2. Material and method
European shore crabs (Carcinus maenas; 5–8 cm carapace width) were collected from Portaferry, Northern Ireland, UK, using baited pots and transported to Queen's University, Belfast, UK. They were housed in plastic tanks (76 × 38 × 17 cm) filled with aerated seawater to a depth of 5.6–6.5 cm and maintained at a 12 L : 12 D regime. Seaweed (Ascophyllum nodosum) was provided as shelter.
Each crab (N = 40) was individually transferred to a plastic tank (34.4 × 11.5 cm) containing a layer of gravel and approximately 1 cm seawater. Insulated copper wire (0.20 mm diameter), with the insulation removed from each end was placed around the proximal joint, where there is no calcification, of each fifth walking leg. Crabs were randomly assigned to shock (n = 20) or no-shock (control) (n = 20) groups, decided by a roll of a dice. The crabs to be shocked then had the other end of each wire attached to a Grass S9 electric stimulator (West Warwick, RI, USA). The left and right legs had wires randomly attached to the positive and negative terminals of the stimulator and, following Magee & Elwood , shock was set to deliver at 10 V and 180 Hz for 200 ms with 10 s intervals for 2 min. The wires for the control group were not attached to the stimulator but the crabs were otherwise treated the same.
Behaviour was observed during the 2 min shock or control period and crabs were categorized into three types, no movement throughout, walking but no extreme response, and extreme response, which included animals that attempted to climb the walls of the tank, showed the threat posture or autotomized a walking appendage. The number of shocked and non-shocked crabs in these categories was compared using a χ2-contingency test.

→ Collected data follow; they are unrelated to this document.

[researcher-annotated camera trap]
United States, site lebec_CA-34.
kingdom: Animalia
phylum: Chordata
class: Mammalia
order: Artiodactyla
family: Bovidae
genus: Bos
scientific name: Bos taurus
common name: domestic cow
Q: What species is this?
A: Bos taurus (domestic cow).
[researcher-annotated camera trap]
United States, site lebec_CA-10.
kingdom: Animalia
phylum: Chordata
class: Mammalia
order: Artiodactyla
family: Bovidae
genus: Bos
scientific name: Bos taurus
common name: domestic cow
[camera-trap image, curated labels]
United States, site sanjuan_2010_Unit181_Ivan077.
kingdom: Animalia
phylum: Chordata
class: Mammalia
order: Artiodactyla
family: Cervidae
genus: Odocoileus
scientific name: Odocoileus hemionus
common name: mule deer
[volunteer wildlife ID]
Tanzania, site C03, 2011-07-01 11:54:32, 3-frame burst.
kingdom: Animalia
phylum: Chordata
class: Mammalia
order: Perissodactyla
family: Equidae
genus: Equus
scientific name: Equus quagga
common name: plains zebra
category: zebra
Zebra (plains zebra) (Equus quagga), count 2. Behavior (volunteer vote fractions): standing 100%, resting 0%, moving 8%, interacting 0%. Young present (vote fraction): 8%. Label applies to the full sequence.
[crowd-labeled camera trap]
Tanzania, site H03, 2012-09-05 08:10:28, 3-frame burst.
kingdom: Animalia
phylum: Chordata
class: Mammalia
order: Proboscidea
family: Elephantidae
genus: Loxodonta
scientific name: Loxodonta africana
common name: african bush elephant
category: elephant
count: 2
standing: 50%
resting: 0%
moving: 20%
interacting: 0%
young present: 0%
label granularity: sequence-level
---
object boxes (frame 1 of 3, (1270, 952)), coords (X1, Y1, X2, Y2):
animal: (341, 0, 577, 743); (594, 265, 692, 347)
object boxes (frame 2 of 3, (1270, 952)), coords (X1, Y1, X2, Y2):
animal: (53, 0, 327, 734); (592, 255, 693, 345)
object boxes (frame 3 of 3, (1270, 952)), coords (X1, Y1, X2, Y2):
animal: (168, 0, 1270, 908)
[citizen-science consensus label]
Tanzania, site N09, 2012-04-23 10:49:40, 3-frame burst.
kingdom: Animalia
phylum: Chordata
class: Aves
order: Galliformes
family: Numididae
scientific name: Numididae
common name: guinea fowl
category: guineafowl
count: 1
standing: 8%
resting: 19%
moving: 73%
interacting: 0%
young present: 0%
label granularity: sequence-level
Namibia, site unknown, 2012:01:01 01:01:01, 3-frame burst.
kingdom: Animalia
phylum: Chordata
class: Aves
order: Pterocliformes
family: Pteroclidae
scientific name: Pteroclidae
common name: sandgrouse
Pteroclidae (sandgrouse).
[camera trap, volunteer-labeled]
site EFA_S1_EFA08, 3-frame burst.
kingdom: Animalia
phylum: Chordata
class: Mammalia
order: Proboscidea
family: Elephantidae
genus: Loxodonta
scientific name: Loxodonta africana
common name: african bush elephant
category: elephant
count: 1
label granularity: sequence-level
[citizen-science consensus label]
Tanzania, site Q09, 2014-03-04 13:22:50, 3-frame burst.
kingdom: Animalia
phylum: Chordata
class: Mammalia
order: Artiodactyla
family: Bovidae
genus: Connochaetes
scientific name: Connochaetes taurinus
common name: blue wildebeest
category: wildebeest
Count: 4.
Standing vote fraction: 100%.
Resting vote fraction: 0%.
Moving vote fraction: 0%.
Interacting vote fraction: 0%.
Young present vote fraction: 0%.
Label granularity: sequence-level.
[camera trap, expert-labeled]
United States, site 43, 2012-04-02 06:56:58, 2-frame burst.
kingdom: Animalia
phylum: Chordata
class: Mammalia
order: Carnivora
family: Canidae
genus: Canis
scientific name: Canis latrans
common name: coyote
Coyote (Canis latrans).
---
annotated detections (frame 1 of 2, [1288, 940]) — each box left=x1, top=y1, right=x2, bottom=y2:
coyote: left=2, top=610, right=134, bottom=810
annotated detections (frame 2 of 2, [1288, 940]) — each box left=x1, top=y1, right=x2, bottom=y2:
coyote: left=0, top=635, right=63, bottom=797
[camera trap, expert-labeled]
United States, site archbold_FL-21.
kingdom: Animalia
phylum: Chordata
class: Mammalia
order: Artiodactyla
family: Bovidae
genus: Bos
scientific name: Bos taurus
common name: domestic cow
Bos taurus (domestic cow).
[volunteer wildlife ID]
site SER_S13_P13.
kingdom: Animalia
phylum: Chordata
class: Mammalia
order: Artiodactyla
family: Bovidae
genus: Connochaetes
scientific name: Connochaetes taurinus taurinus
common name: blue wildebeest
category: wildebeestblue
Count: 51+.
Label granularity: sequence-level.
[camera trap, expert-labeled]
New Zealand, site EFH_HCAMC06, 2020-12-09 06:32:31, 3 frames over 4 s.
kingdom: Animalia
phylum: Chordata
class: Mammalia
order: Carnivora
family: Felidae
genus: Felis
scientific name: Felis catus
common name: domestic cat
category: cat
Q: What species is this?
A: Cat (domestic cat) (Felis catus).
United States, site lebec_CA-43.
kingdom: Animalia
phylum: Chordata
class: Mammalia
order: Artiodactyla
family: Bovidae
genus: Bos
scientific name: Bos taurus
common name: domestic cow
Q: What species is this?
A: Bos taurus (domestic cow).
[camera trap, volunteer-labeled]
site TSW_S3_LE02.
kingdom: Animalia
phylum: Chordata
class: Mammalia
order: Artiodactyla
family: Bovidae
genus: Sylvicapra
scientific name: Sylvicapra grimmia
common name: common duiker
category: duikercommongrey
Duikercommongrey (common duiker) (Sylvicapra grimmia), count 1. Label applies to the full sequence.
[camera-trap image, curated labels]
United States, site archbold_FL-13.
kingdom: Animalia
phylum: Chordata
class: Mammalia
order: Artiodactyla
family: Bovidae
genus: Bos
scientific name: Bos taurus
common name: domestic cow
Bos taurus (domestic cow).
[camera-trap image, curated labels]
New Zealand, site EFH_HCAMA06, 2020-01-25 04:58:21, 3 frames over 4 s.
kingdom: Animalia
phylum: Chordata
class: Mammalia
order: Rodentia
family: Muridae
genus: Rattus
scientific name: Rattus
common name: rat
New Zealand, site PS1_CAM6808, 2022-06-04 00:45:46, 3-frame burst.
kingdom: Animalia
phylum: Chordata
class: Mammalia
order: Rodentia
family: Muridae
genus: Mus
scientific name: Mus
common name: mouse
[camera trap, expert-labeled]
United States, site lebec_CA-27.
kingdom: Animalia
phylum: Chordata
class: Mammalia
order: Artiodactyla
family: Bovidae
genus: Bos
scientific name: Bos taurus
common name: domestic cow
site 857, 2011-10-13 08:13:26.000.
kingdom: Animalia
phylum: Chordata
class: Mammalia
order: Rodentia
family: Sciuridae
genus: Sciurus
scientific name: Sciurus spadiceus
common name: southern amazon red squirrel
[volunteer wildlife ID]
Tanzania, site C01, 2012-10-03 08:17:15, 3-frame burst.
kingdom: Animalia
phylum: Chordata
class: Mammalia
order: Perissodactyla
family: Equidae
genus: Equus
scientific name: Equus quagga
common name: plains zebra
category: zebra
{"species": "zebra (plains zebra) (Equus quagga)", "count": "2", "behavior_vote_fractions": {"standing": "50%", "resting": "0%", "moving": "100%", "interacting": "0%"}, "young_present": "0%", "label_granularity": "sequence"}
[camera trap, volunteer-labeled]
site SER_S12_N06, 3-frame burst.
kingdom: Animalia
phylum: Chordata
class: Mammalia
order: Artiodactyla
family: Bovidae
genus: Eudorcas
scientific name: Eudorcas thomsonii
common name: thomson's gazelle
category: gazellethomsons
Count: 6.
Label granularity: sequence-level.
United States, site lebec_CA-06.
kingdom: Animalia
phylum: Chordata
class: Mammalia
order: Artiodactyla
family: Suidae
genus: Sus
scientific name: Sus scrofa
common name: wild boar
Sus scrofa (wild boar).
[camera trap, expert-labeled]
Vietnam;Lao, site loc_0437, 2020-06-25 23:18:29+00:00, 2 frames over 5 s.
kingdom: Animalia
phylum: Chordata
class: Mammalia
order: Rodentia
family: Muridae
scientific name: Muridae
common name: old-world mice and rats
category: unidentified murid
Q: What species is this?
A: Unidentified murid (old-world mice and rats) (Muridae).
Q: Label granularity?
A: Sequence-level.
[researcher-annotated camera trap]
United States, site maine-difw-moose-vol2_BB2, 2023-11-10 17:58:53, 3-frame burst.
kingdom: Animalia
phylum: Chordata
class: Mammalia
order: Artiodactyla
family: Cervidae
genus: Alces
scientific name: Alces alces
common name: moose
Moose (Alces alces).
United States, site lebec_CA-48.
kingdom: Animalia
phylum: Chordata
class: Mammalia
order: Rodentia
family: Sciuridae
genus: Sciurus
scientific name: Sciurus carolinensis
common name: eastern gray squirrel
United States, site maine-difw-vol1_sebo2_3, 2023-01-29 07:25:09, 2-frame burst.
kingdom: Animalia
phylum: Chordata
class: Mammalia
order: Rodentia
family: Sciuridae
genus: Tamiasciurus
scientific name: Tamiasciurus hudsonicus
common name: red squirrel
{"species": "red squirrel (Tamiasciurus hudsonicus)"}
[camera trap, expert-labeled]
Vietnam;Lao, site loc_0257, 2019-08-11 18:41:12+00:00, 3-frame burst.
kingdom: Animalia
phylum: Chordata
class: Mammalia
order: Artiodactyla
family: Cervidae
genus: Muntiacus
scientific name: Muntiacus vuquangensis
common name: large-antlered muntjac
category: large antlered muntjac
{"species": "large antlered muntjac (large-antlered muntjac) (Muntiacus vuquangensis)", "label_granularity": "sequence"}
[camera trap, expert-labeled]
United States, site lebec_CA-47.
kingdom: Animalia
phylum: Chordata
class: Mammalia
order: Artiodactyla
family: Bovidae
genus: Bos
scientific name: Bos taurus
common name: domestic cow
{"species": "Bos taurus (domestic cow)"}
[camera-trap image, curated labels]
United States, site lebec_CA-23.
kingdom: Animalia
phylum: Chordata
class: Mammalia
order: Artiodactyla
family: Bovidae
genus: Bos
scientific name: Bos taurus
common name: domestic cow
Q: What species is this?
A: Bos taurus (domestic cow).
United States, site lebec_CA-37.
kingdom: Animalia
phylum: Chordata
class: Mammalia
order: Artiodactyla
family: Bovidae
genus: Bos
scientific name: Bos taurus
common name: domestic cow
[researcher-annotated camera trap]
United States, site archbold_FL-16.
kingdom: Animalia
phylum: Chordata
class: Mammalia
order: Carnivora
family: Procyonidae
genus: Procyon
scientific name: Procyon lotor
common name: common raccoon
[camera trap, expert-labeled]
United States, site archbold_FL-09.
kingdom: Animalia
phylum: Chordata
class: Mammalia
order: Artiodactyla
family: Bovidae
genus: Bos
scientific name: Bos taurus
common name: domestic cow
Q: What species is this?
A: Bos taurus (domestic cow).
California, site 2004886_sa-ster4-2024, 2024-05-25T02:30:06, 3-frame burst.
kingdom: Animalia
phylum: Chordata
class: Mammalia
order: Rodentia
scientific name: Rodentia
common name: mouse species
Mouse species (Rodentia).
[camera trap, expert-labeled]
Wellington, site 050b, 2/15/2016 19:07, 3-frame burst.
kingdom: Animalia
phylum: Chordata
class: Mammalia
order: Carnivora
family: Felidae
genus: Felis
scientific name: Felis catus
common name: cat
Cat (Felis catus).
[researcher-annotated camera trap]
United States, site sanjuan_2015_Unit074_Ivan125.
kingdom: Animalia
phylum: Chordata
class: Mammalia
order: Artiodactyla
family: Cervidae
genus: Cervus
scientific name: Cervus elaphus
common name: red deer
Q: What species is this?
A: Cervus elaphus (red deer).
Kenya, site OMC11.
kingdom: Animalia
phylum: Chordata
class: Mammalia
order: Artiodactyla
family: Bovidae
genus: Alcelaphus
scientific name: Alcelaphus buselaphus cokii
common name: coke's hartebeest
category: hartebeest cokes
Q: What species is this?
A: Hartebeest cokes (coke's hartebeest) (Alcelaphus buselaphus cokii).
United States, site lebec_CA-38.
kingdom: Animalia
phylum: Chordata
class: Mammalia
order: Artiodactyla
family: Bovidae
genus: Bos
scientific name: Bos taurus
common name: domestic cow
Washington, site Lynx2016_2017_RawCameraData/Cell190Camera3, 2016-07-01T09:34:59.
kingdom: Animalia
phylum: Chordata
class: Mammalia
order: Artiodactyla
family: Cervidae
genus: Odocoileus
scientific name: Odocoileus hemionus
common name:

We waited for 4 min after treatment to allow for thorough circulation of the haemolymph, before a haemolymph sample was taken with a syringe inserted into the base of a fifth walking leg and the lactate level measured using a Lactate pro (Arkray Inc., Arkray Europe). The data for lactate were not normally distributed and were transformed (lactate + 1) log10 and the means compared using a Student's t test. We show untransformed means in the figure.
Shocked crabs had higher haemolymph lactate than controls (t38 = 4.97, p < 0.0001). However, the behavioural responses differed between the two groups with controls only showing either no movement (N = 6) or walk (N = 14), whereas shocked crabs showed either walking (N = 16) or the more extreme responses (N = 4) ( p = 0.0063). The lactate levels of controls did not differ between those that walked and remained still (t18 = 0.79, p = 0.42), but for shocked crabs there was a trend for those that showed the more extreme responses to have higher lactate than those that just walked (t18 = 2.06, p = 0.053). Thus, we focused on crabs that showed walking as their highest activity (non-shock N = 14, shock N = 16). Those that received shock had substantially higher levels of lactate than the non-shocked controls (t28 = 3.71, p < 0.001, figure 1).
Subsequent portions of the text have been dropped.